▸ **DONNÉES À TRAITER**:

^^^^

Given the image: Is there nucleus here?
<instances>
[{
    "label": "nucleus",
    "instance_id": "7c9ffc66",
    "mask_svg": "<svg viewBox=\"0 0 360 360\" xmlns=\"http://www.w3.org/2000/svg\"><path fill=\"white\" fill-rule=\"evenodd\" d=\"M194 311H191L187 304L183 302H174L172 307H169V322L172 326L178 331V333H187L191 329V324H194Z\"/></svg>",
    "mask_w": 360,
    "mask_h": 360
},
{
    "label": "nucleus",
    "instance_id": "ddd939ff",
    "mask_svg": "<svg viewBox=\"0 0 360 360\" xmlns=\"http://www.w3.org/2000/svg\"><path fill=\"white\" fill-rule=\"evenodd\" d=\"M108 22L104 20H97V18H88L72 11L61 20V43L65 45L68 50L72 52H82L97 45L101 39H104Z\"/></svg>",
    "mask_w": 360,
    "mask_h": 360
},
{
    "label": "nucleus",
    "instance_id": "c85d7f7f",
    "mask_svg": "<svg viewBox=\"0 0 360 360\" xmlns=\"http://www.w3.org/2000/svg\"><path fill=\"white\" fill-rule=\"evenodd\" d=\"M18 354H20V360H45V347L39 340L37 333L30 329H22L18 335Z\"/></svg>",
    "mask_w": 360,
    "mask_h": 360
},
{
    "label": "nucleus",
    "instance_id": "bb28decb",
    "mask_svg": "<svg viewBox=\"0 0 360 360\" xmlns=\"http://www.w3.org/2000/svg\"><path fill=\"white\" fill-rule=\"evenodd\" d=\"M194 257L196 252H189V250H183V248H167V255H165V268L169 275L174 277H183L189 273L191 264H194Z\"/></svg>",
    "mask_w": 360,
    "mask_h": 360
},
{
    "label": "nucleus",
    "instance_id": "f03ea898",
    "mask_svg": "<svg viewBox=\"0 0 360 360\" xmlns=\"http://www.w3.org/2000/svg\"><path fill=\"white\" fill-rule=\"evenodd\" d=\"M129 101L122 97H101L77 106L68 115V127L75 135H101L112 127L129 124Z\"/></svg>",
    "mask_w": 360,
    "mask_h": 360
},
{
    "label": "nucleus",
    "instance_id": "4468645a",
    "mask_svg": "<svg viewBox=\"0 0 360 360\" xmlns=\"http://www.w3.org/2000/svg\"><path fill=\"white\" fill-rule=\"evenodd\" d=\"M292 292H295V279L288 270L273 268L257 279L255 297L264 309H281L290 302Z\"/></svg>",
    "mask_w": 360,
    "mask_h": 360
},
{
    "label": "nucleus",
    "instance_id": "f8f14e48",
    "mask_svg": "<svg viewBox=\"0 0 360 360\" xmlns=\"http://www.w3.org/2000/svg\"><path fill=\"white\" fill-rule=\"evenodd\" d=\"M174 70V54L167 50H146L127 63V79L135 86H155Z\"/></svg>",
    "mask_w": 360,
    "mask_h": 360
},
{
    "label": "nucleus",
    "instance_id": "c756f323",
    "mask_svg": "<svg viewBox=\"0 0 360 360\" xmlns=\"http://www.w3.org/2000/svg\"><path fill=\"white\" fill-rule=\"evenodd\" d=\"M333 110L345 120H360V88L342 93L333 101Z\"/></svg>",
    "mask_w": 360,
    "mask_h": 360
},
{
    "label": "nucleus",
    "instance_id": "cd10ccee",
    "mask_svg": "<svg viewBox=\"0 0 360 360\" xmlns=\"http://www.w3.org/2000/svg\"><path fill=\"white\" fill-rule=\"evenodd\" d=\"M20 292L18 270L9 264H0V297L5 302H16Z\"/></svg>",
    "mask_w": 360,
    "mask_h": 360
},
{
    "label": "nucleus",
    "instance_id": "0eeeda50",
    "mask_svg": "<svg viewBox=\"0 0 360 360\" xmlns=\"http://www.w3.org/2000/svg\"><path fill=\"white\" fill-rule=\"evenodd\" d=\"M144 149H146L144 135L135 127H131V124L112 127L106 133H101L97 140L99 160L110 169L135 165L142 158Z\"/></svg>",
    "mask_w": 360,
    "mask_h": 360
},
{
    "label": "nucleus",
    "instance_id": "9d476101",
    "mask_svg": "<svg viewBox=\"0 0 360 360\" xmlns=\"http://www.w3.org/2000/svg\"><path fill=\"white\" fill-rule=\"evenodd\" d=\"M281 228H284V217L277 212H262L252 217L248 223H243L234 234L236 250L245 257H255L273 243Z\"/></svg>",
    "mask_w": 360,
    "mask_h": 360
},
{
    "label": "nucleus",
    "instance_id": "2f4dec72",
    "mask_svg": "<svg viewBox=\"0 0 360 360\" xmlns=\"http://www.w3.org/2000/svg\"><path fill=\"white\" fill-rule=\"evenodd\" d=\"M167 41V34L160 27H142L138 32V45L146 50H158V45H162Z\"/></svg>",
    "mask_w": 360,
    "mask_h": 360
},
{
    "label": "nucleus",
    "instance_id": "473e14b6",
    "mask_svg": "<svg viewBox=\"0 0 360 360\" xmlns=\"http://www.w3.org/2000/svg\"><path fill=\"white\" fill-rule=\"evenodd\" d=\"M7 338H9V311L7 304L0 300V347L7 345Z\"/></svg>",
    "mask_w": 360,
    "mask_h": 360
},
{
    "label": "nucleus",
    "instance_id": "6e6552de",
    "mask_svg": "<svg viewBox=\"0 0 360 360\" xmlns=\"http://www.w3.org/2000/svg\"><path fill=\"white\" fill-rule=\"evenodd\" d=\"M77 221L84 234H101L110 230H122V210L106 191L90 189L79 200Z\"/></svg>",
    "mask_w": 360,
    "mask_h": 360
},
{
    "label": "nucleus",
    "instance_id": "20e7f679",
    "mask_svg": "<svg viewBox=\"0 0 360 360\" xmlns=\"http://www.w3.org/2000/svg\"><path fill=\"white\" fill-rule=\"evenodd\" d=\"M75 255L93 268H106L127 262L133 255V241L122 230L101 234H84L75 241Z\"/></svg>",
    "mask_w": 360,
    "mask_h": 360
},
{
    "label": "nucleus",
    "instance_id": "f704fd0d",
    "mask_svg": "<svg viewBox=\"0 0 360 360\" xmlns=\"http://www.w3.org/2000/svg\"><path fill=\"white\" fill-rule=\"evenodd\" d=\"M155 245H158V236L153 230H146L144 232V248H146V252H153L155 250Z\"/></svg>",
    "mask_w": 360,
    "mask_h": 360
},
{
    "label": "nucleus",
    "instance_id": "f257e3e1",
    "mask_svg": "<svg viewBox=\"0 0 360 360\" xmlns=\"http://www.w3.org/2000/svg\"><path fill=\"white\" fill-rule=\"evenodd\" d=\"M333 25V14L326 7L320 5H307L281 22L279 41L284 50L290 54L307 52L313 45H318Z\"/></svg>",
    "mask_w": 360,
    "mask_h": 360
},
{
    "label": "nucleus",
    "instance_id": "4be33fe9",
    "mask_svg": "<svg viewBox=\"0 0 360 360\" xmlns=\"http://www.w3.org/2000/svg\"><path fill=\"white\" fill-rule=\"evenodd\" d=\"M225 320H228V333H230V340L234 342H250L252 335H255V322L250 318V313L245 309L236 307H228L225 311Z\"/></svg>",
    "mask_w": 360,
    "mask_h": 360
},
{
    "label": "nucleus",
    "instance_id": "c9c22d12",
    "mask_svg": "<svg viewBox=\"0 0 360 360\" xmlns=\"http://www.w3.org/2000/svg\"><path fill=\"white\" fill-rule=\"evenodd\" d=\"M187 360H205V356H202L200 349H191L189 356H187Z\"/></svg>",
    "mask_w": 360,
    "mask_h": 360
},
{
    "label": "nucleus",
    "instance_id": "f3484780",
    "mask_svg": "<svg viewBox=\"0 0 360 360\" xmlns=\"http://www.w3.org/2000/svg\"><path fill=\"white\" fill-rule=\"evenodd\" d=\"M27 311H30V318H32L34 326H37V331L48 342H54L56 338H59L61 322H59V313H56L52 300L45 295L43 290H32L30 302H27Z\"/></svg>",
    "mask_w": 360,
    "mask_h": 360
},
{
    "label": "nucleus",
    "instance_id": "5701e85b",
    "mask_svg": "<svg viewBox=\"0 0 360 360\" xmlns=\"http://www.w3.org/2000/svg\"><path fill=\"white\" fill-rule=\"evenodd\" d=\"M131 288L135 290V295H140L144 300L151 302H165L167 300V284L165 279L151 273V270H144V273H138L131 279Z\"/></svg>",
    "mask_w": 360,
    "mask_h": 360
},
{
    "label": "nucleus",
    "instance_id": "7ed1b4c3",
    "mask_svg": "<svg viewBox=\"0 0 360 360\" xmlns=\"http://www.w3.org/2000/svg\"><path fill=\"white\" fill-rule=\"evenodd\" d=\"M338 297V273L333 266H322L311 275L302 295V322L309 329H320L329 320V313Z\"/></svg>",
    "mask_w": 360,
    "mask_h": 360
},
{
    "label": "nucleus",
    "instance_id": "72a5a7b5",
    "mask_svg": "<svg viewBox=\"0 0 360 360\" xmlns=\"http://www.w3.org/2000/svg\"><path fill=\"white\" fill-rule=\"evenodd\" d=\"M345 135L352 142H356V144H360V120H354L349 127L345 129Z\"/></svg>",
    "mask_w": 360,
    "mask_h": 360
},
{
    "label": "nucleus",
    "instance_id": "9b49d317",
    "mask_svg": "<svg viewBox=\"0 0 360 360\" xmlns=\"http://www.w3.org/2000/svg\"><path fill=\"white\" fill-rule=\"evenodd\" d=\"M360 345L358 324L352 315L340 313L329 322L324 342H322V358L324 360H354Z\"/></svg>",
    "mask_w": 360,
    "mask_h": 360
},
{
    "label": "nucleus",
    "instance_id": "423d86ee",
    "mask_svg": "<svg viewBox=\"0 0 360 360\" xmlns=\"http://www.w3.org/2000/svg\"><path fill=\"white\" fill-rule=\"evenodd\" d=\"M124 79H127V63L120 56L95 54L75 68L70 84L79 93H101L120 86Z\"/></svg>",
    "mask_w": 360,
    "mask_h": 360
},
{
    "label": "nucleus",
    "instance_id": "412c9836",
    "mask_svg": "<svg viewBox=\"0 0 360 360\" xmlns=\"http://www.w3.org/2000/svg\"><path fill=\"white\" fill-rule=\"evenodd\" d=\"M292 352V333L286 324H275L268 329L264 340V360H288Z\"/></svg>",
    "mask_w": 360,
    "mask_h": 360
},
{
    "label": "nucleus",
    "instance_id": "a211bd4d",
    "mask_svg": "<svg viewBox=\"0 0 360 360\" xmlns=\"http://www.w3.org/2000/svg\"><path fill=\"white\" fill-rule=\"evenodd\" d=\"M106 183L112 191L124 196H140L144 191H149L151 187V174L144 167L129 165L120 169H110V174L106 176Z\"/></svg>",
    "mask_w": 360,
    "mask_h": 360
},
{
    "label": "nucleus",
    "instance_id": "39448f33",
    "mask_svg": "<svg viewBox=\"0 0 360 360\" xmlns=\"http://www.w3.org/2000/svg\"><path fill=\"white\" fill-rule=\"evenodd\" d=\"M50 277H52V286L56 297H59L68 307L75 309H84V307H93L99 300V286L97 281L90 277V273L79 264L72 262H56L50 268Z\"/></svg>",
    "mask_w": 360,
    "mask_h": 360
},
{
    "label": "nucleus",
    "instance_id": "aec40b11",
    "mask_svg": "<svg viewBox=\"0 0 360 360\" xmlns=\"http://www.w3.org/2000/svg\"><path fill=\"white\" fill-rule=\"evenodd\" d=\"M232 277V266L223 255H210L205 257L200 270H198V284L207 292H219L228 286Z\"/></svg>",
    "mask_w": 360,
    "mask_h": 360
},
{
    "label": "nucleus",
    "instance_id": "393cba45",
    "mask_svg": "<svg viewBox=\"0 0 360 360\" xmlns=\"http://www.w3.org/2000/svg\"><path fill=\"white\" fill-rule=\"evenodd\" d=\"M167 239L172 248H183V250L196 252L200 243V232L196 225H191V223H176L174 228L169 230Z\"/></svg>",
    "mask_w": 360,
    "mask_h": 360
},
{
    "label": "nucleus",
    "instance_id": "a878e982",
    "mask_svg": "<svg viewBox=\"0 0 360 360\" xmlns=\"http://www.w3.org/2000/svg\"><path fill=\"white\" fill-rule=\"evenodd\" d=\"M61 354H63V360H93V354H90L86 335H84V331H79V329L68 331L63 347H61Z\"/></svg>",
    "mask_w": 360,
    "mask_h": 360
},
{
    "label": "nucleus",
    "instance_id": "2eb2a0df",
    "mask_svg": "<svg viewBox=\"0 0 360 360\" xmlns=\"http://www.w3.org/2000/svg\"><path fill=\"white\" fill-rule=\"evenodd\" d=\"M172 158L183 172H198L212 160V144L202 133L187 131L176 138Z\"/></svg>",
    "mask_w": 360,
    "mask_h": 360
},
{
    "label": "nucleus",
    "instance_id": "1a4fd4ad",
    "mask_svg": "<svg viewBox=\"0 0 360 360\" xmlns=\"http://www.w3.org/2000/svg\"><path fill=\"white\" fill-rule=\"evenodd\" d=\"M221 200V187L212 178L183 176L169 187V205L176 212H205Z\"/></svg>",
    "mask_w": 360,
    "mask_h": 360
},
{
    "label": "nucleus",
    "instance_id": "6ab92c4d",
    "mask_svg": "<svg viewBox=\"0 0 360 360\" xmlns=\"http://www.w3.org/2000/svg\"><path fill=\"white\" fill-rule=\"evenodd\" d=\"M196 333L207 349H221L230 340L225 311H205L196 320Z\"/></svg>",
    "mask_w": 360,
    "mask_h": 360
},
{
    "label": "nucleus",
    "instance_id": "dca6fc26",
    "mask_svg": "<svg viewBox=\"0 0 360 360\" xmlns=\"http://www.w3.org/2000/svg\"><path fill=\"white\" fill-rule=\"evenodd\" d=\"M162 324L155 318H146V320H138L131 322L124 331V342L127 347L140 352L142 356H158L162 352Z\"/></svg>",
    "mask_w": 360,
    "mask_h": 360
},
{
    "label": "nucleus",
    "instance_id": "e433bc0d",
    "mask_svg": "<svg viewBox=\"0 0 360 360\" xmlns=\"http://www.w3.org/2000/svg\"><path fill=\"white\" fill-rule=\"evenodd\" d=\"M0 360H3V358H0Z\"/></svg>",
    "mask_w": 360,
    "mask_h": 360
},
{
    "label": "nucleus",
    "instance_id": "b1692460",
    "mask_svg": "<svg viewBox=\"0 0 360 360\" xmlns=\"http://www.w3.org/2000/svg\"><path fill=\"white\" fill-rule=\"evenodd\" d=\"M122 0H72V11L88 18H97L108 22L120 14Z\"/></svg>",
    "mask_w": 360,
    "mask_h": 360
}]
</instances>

^^^^

▸ **LA CONSIGNE**:
Recopiez mot pour mot les lignes des enregistrements, depuis la toute première jusqu'à la ligne contenant « 311H191L187 304L183 302H174L172 », celle-ci comprise.

▸ **RÉSULTAT CI-DESSOUS**:
Given the image: Is there nucleus here?
<instances>
[{
    "label": "nucleus",
    "instance_id": "7c9ffc66",
    "mask_svg": "<svg viewBox=\"0 0 360 360\" xmlns=\"http://www.w3.org/2000/svg\"><path fill=\"white\" fill-rule=\"evenodd\" d=\"M194 311H191L187 304L183 302H174L172 307H169V322L172 326L178 331V333H187L191 329V324H194Z\"/></svg>",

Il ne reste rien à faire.